● SUPPLIED RECORDS

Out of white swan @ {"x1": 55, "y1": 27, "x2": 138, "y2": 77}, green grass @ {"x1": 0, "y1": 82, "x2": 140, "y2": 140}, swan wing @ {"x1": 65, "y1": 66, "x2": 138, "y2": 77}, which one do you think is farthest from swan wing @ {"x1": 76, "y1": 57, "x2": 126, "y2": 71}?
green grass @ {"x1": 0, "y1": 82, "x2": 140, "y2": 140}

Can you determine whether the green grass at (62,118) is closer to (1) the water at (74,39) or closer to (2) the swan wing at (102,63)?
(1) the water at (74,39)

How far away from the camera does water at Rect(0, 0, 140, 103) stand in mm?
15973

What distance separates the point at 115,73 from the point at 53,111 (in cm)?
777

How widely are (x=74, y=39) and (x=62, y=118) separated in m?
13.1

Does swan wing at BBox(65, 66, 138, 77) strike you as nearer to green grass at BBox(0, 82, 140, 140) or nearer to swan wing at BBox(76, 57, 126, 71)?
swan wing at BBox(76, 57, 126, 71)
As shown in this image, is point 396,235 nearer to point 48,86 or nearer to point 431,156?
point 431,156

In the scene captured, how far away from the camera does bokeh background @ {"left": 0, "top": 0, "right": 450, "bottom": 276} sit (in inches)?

● WRITTEN INSTRUCTION
Please edit the rows above from the line holding "Does swan wing" through the last row, changing "bokeh background" to "blurred background" and leaving everything else as it is. Give back only those lines.

● FINAL RESULT
Does swan wing at BBox(65, 66, 138, 77) strike you as nearer to green grass at BBox(0, 82, 140, 140) or nearer to swan wing at BBox(76, 57, 126, 71)?
swan wing at BBox(76, 57, 126, 71)
As shown in this image, is point 396,235 nearer to point 48,86 or nearer to point 431,156?
point 431,156

In the scene captured, how far away from the camera does blurred background @ {"left": 0, "top": 0, "right": 450, "bottom": 276} sit (in inches)?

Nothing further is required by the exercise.